Romeo asked why Mr. Cohen mentioned the commercial buildings and gas station close by, but had not mentioned Pathways, which is an independent group home for adults with mental illness.
Vin DiMarco and Ernst Schirmer both talked about the opportunity to make the section of the Post Rd from Cos Cob center to Old Church Road both bike and pedestrian friendly.
“This may be a once in a lifetime opportunity to make that happen,” DiMarco said.
Donald Hamilton expressed concern for the residents who live in the supportive housing at Pathways and often cross Putnam Ave to get to the service station.
Later, Peter Tesei the new executive director of Pathways, said that while his board did not take a position on the application, their concern was the safety and well being of their residents. Tesei noted that Pathways housing receives support from HUD.
Mr. Hamilton spoke about challenges to egress on the site. “You cannot make a left turn onto Brookridge today – there will be a queue to North Stamford. And you cannot have an exit on the Post Road. And you cannot have another stop light 30 ft away.”
Mr. Hamilton said he was on a steering committee representing 100 homes in close proximity to the proposed site.
“Many, like mine, directly abut one of the two major watercourses that converge on the north side of Rte 1 near Hillside Rd,” he said. “We believe this project will have an adverse impact on runoff flooding, both downstream to Hillside and onto adjoining neighbors, as well as rising water tables damaging septic systems at several Brookridge properties.”
Sandra Heath of 10 Brookridge said visitors and deliveries would also require parking, and it would be inevitable that cars end up parking on Brookridge where there is no parking allowed. She said Brookridge, which has no sidewalks, was very narrow, and she feared traffic would back up onto the Post Rd.
Ms Heath said during recent storms, Brookridge became briefly impassible and that her basement had flooded, and runoff had come into her pool and back yard.
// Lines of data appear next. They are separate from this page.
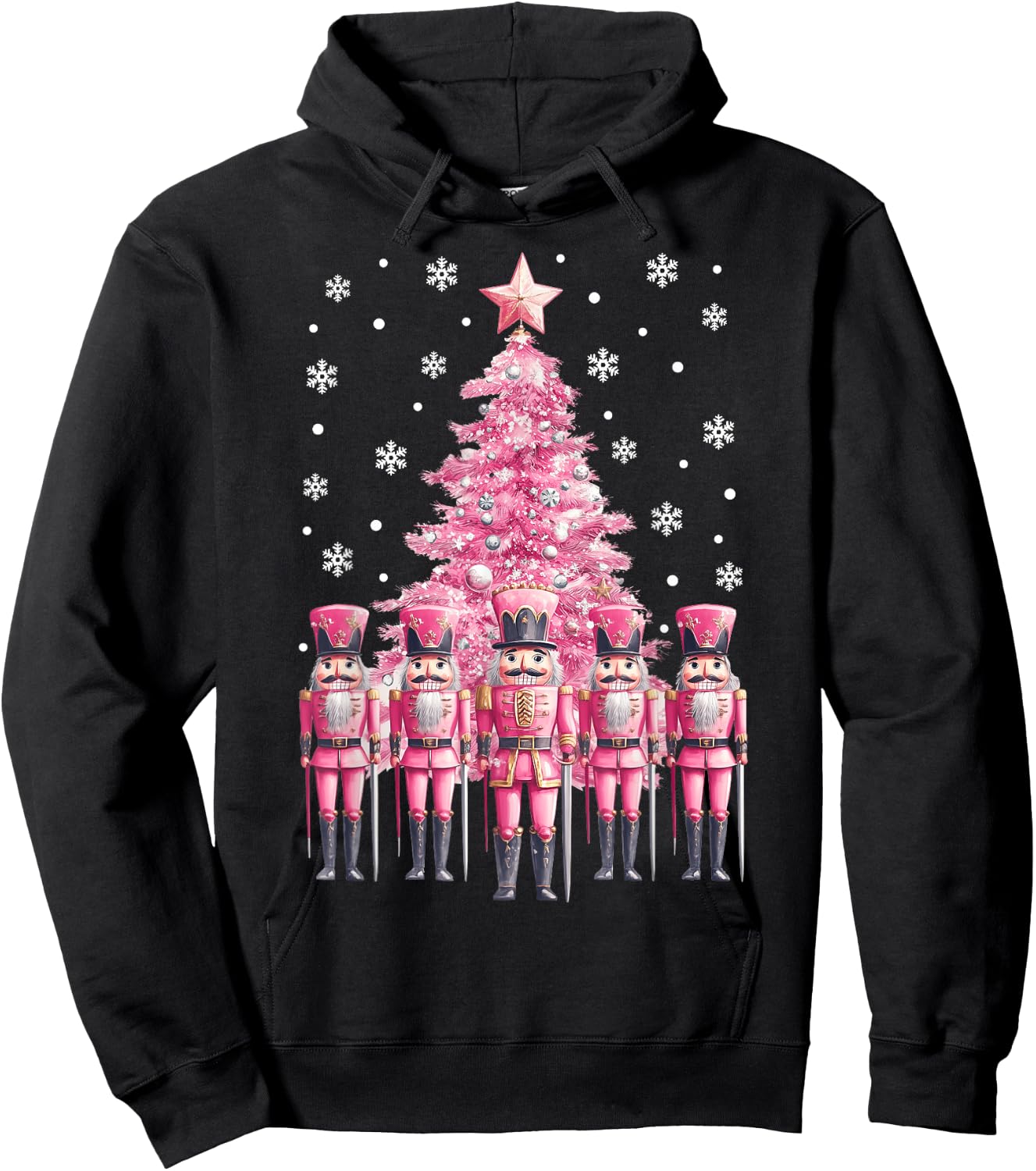 Pink Christmas Nutcracker Christmas Tree Christmas 2024 Hoodie - Hoodie | Black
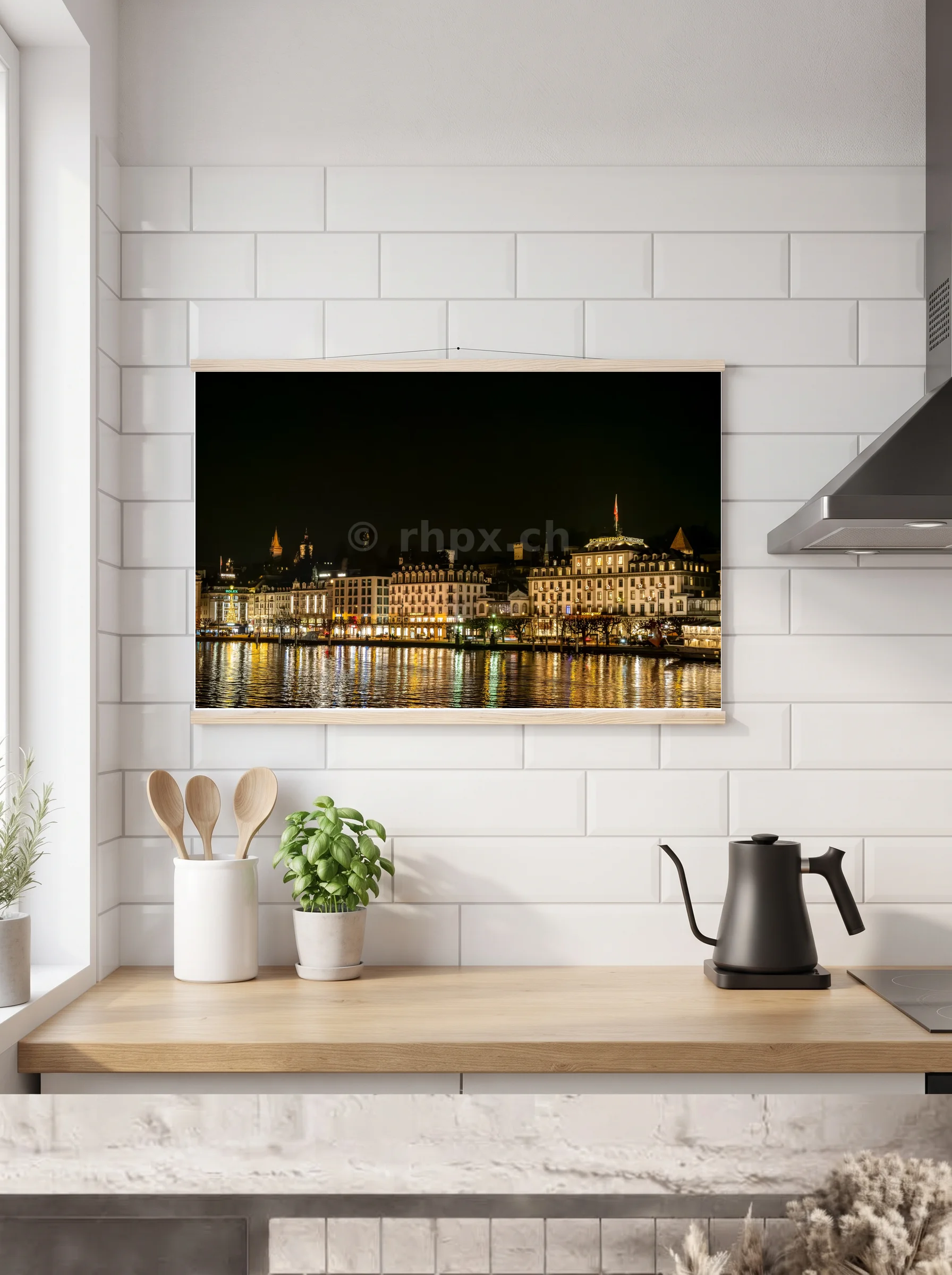Premium-Poster mit Leisten horizontal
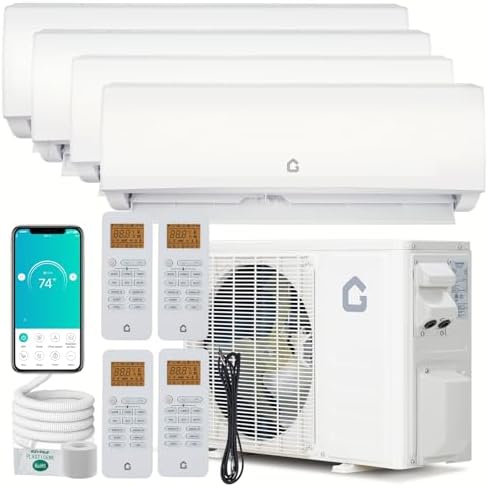 GarveeHome 4 Zone Mini Split AC/Heating System 35000 BTU (9K + 9K + 9K+18K), 19 SEER2 Dual Zone Ductless Wall Mounted Air Conditioner with Pre-Charged Condenser, Not Include Copper Tube Line Set
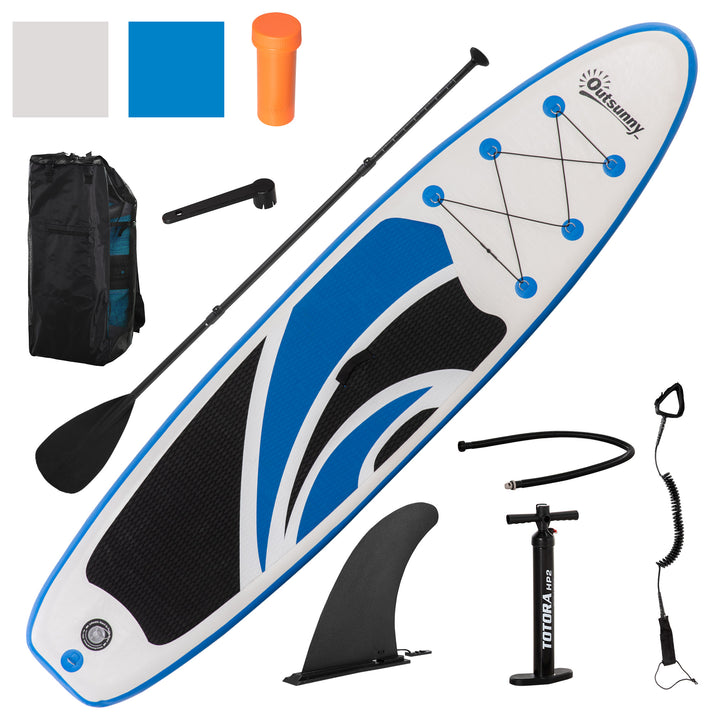 Inflatable 10'6" x 30" x 6" Paddle Stand Up Board, Adjustable Aluminium Paddle Non-Slip Deck Board with ISUP Accessories, 320L x 76W x 15H cm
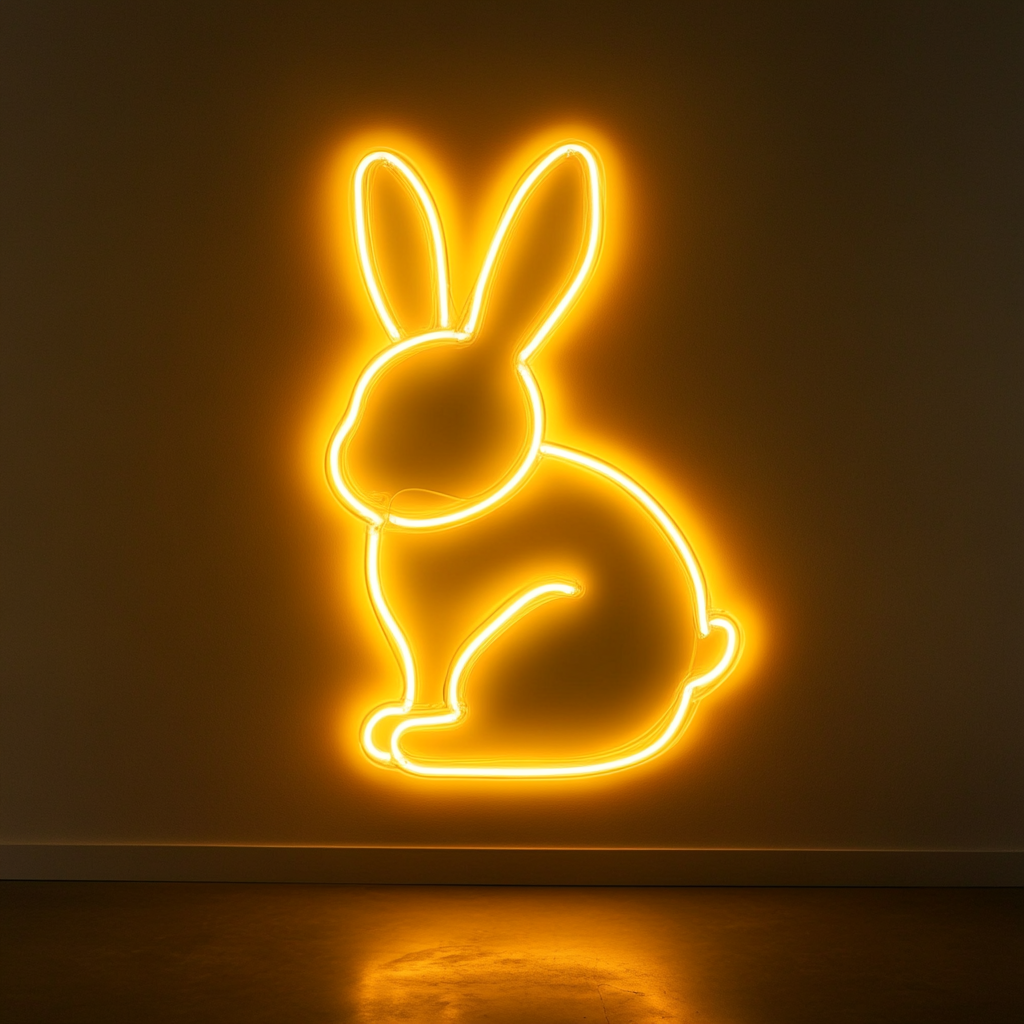 Bunny - Yellow Neon Sign, 18 Inches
“The fact that this developer has already clear cut the property shows that they don’t understand the sensitivity of the area,” she said. “The developer has indicated that they would reuse some of the water for irrigation, but it seems there is not going to be much left to irrigate.”
Caroline Atkins from Fairfield Rd, which is at the T at the end of Brookridge, said her home flooded badly.
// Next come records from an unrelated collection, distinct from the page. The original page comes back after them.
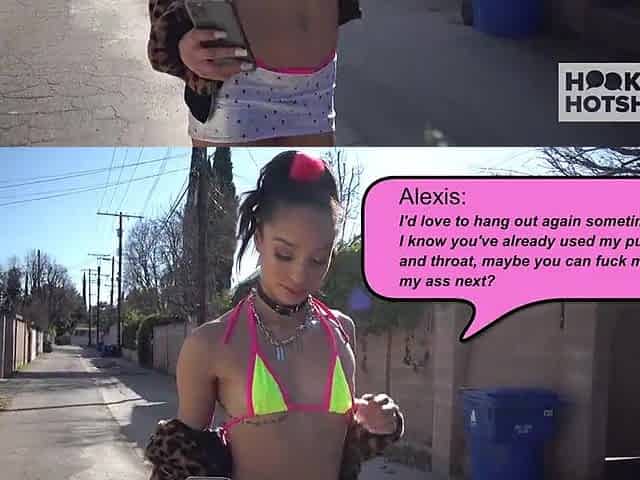Hawt ebony gal Alexis Tae meets man online for coarse anal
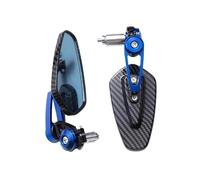Adjustable motorcycles mirror For Universal Motorcycle Aluminum Rearview Mirror Carbon Fiber Pattern Handlebar Blue Glass Anti-Glare Handle End Side Motorcycle mirrors(Blue)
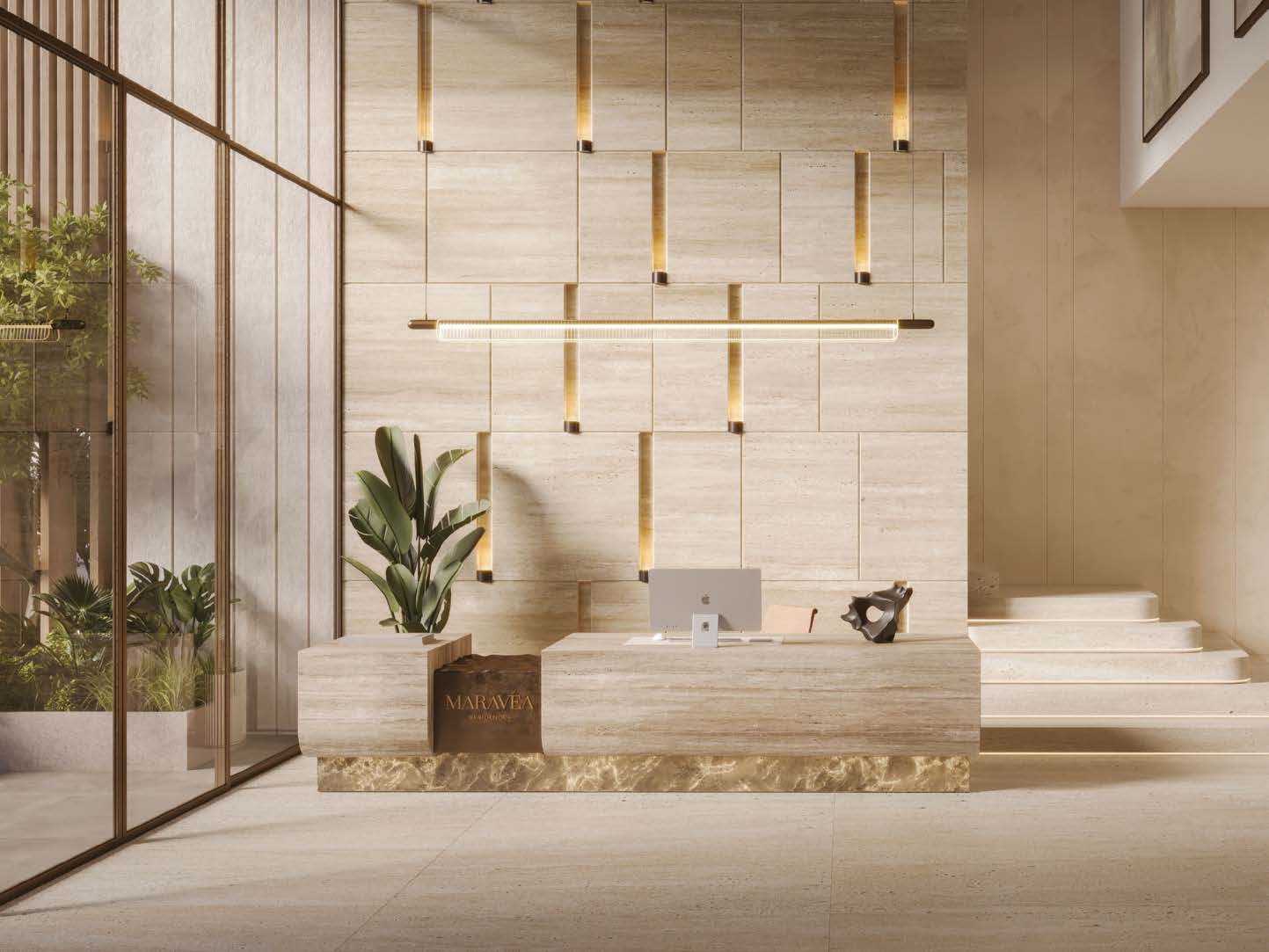 The double-height lobby in stone and warm wood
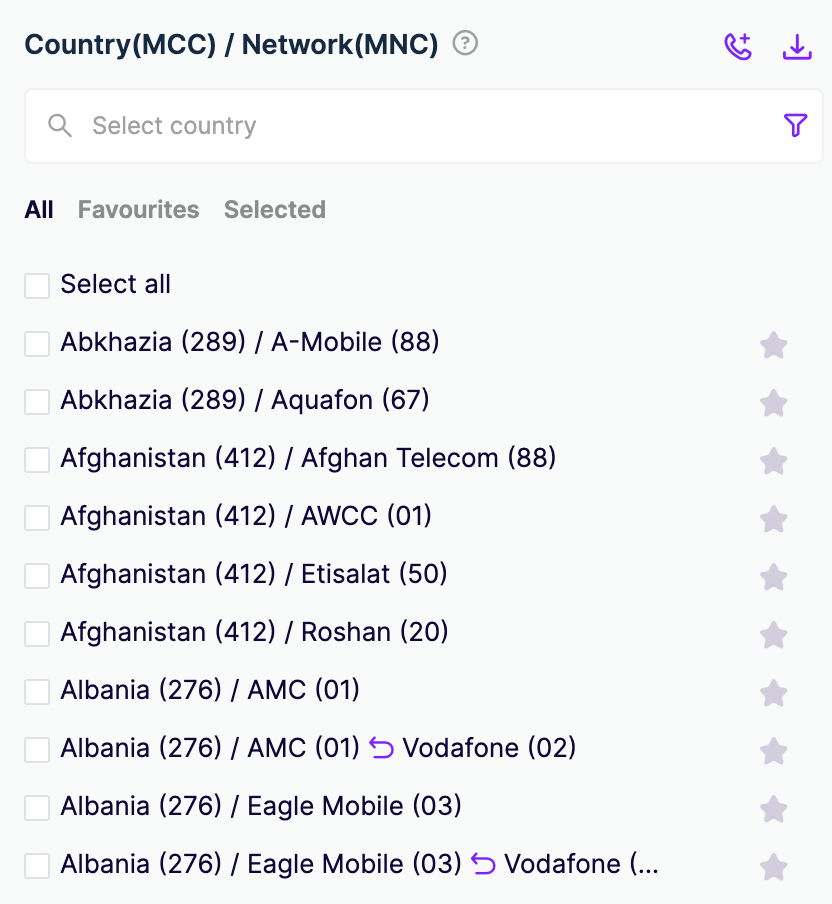 Screenshot of country and network selection for the SMS test in TelQ tool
“I suffered 5 ft of water in my basement. That had never happened before. All the roads were flooded. Hillside was closed. Stanwich was closed. Fairfield was closed. And this is just going to continue to get worse.”
“They said it was a 100-year flood, but I think we’re going to see this happen much more,” she said. “I really think this is a pubic health and safety issue.”
Ann Knox of 30 Brookridge said her street was also egress for GCDS and its stadium on Cardinal Rd. She said the traffic study should look at the area as a whole. She said she had checked and that the property had no curb cut onto the Post Rd.
Ms Alban noted the Pecoras were present on Zoom, but they declined to speak.
Ms Alban summarized the concerns expressed.
“Mr. Cohen, we’ve heard of all the concerns from residents. What rises to health and safety is obviously everybody knows about climate change and the severe damage from Ida – everybody’s worried about flooding. You’ve heard a lot of concerns about traffic. Our need to protect the at risk population that uses Pathways.”
“We have the elephant in the room, which is the issue of the sewer connection,” she continued. “That zoning issue will be decided by the Zoning Enforcement Officer.”
As for the egress, she reminded Mr. Cohen of the concern about ability to stack cars for the ingress/egress.
“Frankly, I think it is suicidal to make a left turn onto the Post Rd most days of the week at most times, but the state frowns on us from forbidding it.”
Lastly, Alban asked Mr. Cohen if his clients had considered a submitting the proposal as Historic Overlay, which would preserve the historic structure, or whether they had considered a 6-110 development, which is the town’s workforce housing regulation.
She suggested the applicant work with staff as they finalize their application.